Sebuah tulisan di meja kerja Kiai Dahlan menggambarkan ketakutan dan kekhawatiran beliau. “Hai Dahlan,” tulis beliau sebagai pengingat, “sungguh bahaya yang menyusahkan itu terlalu besar. Demikian pula perkara-perkara yang mengejutkan di depanmu, dan pasti engkau akan menemui kenyataan, demikian itu. Mungkin engkau selamat, juga mungkin tewas menemui bahaya.”

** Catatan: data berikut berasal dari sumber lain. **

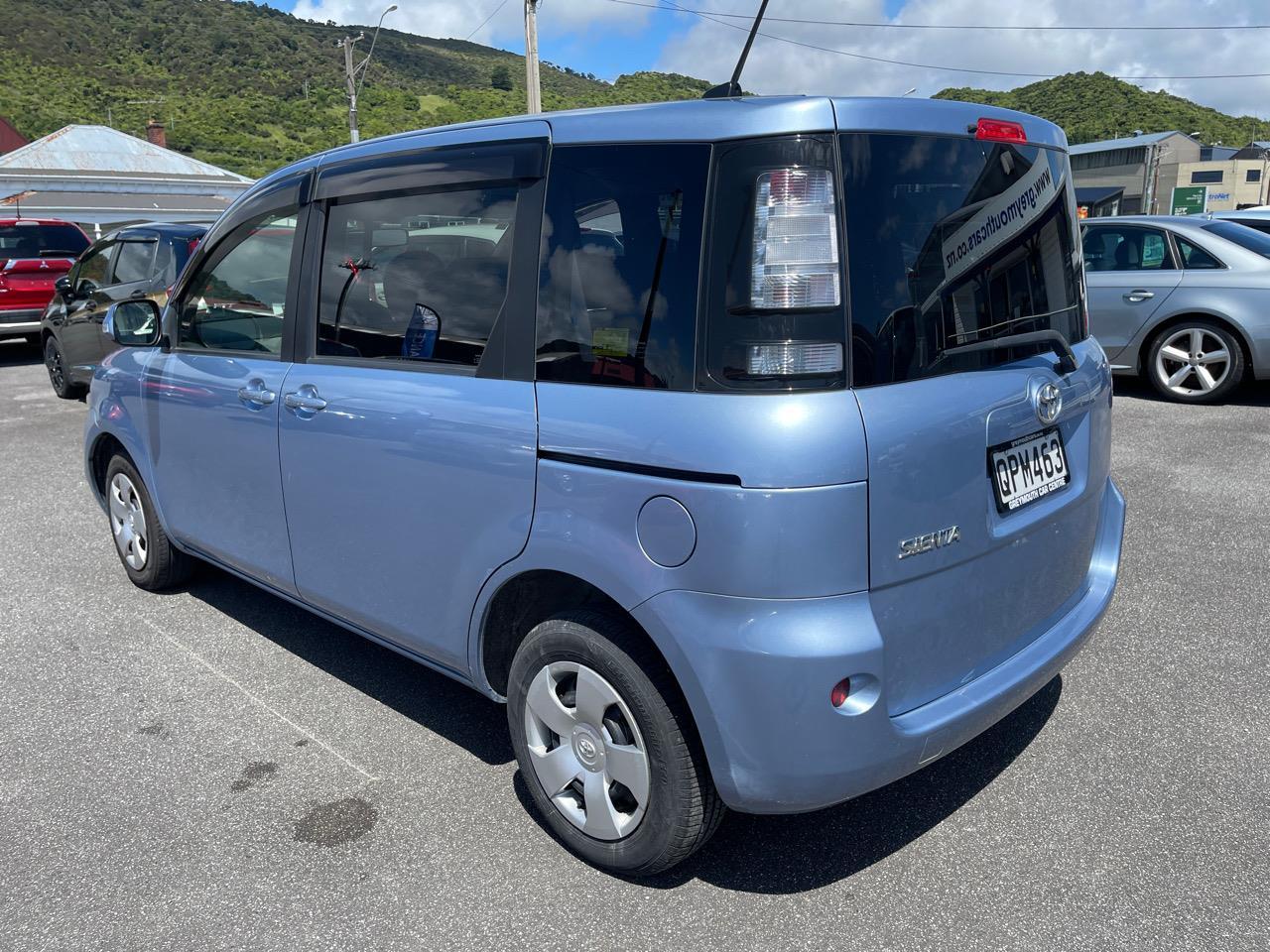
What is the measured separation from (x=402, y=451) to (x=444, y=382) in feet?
0.80

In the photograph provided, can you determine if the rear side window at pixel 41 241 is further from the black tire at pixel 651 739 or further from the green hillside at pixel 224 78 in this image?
the green hillside at pixel 224 78

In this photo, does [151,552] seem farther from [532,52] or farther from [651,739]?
[532,52]

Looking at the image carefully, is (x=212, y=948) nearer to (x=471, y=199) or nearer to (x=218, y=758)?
(x=218, y=758)

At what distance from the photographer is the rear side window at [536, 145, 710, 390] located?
7.39 feet

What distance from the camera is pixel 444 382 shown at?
2807mm

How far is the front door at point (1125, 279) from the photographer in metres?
8.26

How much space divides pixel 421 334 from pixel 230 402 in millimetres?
1116

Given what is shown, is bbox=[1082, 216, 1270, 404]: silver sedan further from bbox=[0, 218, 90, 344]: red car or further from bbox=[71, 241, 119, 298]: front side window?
bbox=[0, 218, 90, 344]: red car

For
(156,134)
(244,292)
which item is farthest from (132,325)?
(156,134)

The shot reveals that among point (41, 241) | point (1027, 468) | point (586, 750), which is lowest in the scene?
point (586, 750)

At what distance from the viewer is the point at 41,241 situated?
13359mm

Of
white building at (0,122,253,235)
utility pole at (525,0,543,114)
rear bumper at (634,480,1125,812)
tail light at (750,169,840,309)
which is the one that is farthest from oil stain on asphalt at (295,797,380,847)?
white building at (0,122,253,235)

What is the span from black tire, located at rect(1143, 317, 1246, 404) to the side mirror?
25.1 ft

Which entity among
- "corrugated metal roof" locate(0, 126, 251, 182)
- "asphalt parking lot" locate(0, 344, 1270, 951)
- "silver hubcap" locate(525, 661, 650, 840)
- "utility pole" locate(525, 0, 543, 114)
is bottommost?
"asphalt parking lot" locate(0, 344, 1270, 951)
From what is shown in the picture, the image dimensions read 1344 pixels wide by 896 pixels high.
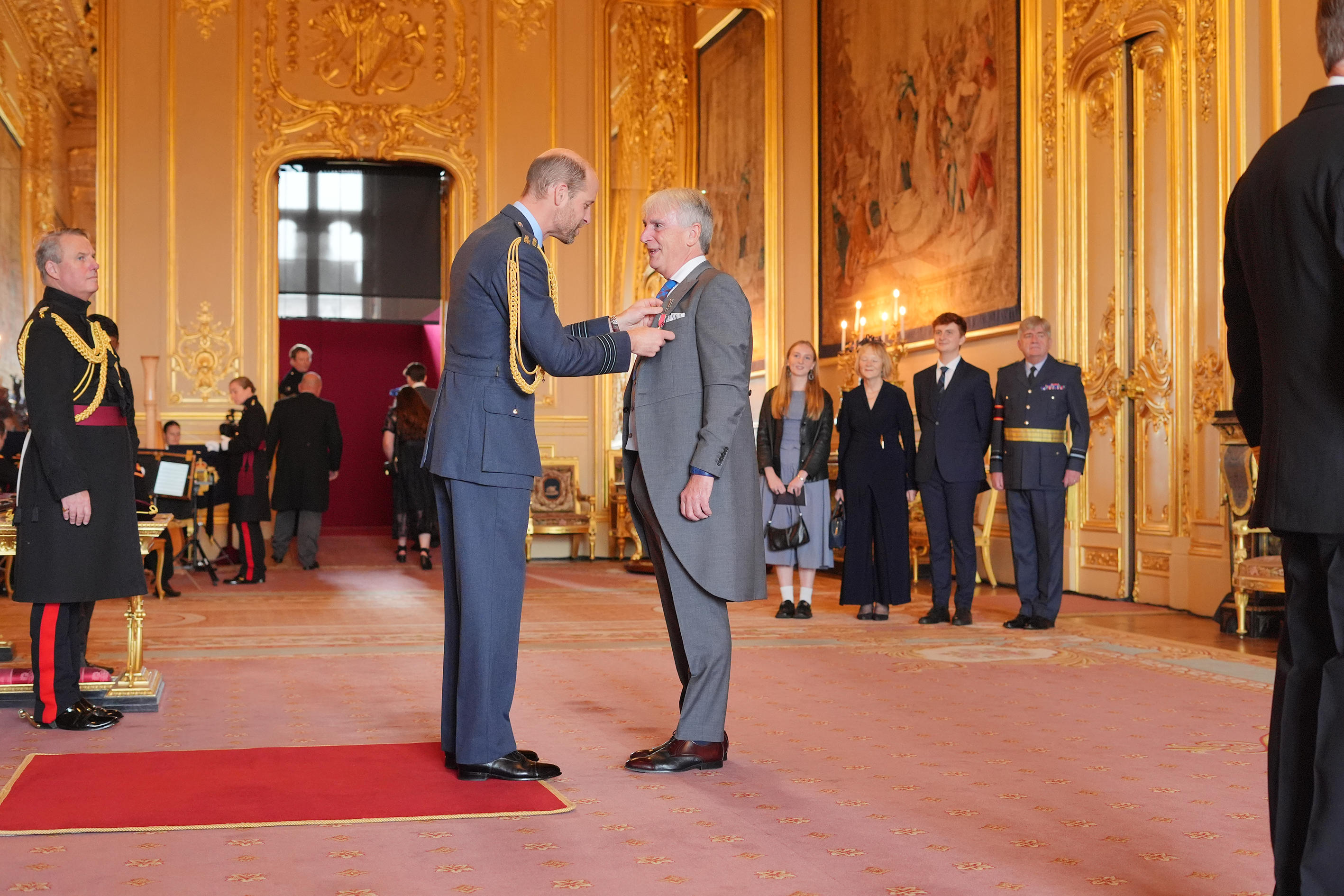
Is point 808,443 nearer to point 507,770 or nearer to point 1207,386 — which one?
point 1207,386

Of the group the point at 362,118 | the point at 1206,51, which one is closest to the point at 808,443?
the point at 1206,51

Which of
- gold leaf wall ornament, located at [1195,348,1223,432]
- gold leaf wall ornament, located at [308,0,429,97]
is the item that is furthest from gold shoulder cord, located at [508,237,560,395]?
gold leaf wall ornament, located at [308,0,429,97]

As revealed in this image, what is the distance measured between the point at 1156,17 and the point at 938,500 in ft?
10.4

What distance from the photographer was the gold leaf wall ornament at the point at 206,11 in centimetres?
1052

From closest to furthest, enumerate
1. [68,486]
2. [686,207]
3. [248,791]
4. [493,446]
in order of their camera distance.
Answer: [248,791]
[493,446]
[686,207]
[68,486]

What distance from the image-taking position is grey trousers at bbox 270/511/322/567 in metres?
9.77

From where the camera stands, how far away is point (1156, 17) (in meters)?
7.37

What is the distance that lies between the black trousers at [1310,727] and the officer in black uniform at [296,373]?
8.79m

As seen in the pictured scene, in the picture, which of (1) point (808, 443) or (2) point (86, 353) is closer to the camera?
(2) point (86, 353)

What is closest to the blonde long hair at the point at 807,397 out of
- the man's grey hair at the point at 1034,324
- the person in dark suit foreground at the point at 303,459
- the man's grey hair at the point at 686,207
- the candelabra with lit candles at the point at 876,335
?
the man's grey hair at the point at 1034,324

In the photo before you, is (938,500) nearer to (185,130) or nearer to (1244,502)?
(1244,502)

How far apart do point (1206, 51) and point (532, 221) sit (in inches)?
208

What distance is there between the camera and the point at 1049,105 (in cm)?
833

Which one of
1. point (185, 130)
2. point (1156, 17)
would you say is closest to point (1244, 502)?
point (1156, 17)
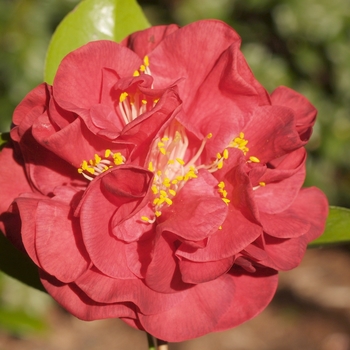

Diri Kiai Dahlan amat mengkhawatirkan nasib dirinya akan kematian dan balasan setelahnya. Dorongan kematian memberi semangat untuk melakukan amal. “Karya-karya amal Kiai Dahlan, sebagai salah satu pendorongnya, lahir karena adanya dorongan mati,” tulis Yusron Asrofie dalam tesisnya.
Begitulah pribadi Kiai Dahlan. Hidupnya diarahkan untuk menuju ke terminal kematian dan kehidupan setelahnya. Kelahiran mungkin adalah peristiwa yang mungkin tidak bisa terelakkan. Kelahiran barangkali juga tragedi yang menimpa setiap individu tanpa pernah diminta dan diinterupsi.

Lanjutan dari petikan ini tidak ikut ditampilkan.